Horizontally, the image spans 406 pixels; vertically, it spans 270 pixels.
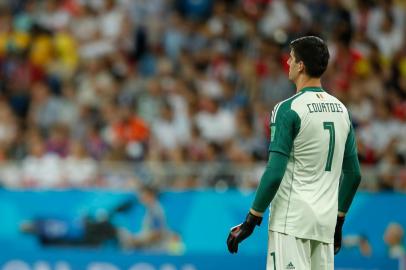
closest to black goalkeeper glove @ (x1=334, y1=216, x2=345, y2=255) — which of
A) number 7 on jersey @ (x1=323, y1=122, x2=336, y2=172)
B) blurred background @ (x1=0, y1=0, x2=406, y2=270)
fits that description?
number 7 on jersey @ (x1=323, y1=122, x2=336, y2=172)

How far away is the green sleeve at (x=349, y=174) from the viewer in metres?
6.63

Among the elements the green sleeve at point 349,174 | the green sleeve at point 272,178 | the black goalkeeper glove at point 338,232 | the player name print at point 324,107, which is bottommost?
the black goalkeeper glove at point 338,232

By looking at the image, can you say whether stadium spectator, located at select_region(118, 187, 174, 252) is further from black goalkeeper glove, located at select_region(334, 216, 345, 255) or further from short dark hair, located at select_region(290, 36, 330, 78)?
short dark hair, located at select_region(290, 36, 330, 78)

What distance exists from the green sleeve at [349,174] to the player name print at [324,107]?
20 cm

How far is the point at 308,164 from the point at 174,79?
32.4 feet

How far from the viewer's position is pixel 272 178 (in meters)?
6.19

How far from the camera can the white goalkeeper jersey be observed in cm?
632

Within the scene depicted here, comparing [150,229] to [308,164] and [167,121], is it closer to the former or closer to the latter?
[167,121]

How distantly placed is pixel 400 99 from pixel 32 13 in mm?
6664

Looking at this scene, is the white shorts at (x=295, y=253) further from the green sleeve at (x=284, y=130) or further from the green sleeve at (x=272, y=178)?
the green sleeve at (x=284, y=130)

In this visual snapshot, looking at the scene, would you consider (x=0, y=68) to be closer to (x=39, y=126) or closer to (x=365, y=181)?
(x=39, y=126)

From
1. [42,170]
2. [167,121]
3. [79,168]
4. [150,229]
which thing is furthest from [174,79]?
[150,229]

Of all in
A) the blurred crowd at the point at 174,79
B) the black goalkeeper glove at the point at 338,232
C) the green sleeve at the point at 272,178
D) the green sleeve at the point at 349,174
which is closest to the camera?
the green sleeve at the point at 272,178

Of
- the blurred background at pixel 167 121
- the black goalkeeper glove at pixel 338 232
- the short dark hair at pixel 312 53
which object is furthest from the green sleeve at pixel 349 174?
the blurred background at pixel 167 121
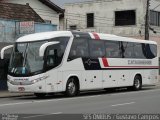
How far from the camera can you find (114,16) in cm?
5931

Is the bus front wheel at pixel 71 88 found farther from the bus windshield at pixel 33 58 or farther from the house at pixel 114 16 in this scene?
the house at pixel 114 16

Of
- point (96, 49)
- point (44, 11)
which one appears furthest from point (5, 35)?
point (44, 11)

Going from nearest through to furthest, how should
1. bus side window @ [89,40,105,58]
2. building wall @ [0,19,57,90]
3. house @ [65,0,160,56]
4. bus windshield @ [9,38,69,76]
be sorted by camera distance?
bus windshield @ [9,38,69,76] → bus side window @ [89,40,105,58] → building wall @ [0,19,57,90] → house @ [65,0,160,56]

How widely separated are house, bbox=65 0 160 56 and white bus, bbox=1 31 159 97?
2768 centimetres

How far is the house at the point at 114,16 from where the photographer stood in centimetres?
5694

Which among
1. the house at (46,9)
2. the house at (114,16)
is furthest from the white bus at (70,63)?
the house at (114,16)

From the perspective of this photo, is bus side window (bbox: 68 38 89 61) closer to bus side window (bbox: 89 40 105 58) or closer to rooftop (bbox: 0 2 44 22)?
bus side window (bbox: 89 40 105 58)

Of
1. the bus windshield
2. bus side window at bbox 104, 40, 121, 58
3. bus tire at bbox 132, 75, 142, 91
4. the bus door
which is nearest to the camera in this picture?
the bus windshield

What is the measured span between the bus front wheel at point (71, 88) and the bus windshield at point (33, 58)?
4.76 ft

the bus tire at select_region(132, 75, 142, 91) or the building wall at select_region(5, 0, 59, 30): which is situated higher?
the building wall at select_region(5, 0, 59, 30)

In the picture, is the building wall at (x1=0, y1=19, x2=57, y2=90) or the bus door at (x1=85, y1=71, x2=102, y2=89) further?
the building wall at (x1=0, y1=19, x2=57, y2=90)

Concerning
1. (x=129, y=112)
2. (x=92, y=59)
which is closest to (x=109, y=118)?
(x=129, y=112)

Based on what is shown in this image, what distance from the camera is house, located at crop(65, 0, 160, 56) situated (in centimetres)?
5694

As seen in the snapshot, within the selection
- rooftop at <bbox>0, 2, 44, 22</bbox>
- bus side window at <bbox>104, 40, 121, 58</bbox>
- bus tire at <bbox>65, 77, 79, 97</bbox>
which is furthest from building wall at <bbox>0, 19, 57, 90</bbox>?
bus tire at <bbox>65, 77, 79, 97</bbox>
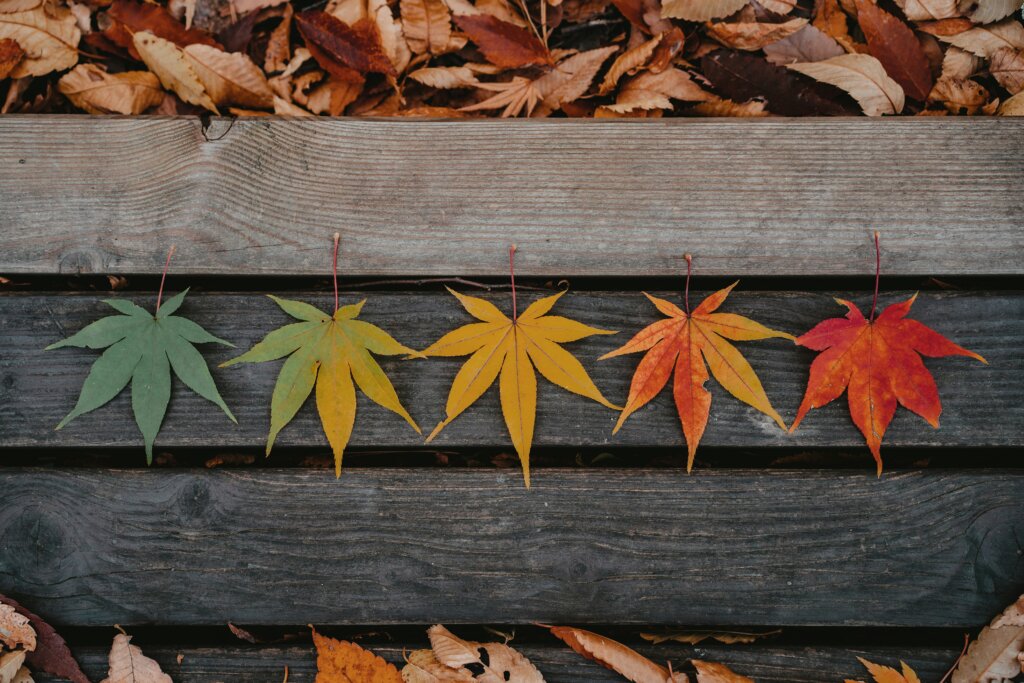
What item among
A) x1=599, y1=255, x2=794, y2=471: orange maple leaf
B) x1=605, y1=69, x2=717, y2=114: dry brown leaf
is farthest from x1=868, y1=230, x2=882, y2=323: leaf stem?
x1=605, y1=69, x2=717, y2=114: dry brown leaf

*EXERCISE PROMPT*. Output every line from the one containing "What is the" through the end of the items as a Markdown table with the columns No. and Line, one line per row. Skip blank lines and leave out the pictures.

*THE ANSWER*.
| No. | Line |
|---|---|
| 1 | What is the measured span between the bus front wheel at point (71, 88) and the bus windshield at point (33, 58)? |
| 2 | 4.76 ft |
| 3 | the bus tire at select_region(132, 75, 142, 91) or the building wall at select_region(5, 0, 59, 30): which is situated higher? |
| 4 | the building wall at select_region(5, 0, 59, 30) |
| 5 | In the picture, is the building wall at (x1=0, y1=19, x2=57, y2=90) or the bus door at (x1=85, y1=71, x2=102, y2=89) further? |
| 6 | the building wall at (x1=0, y1=19, x2=57, y2=90) |
| 7 | Concerning |
| 8 | 1. (x=129, y=112) |
| 9 | 2. (x=92, y=59) |
| 10 | which is closest to (x=109, y=118)? |
| 11 | (x=129, y=112) |
| 12 | Based on what is shown in this image, what distance from the camera is house, located at crop(65, 0, 160, 56) situated (in centimetres)? |
| 13 | 5694 |
| 14 | As seen in the snapshot, within the selection |
| 15 | - rooftop at <bbox>0, 2, 44, 22</bbox> |
| 16 | - bus side window at <bbox>104, 40, 121, 58</bbox> |
| 17 | - bus tire at <bbox>65, 77, 79, 97</bbox> |
| 18 | which is furthest from building wall at <bbox>0, 19, 57, 90</bbox>? |
| 19 | bus tire at <bbox>65, 77, 79, 97</bbox> |
| 20 | What item among |
| 21 | A) x1=599, y1=255, x2=794, y2=471: orange maple leaf |
| 22 | B) x1=605, y1=69, x2=717, y2=114: dry brown leaf |
| 23 | is farthest from x1=868, y1=230, x2=882, y2=323: leaf stem? |
| 24 | x1=605, y1=69, x2=717, y2=114: dry brown leaf |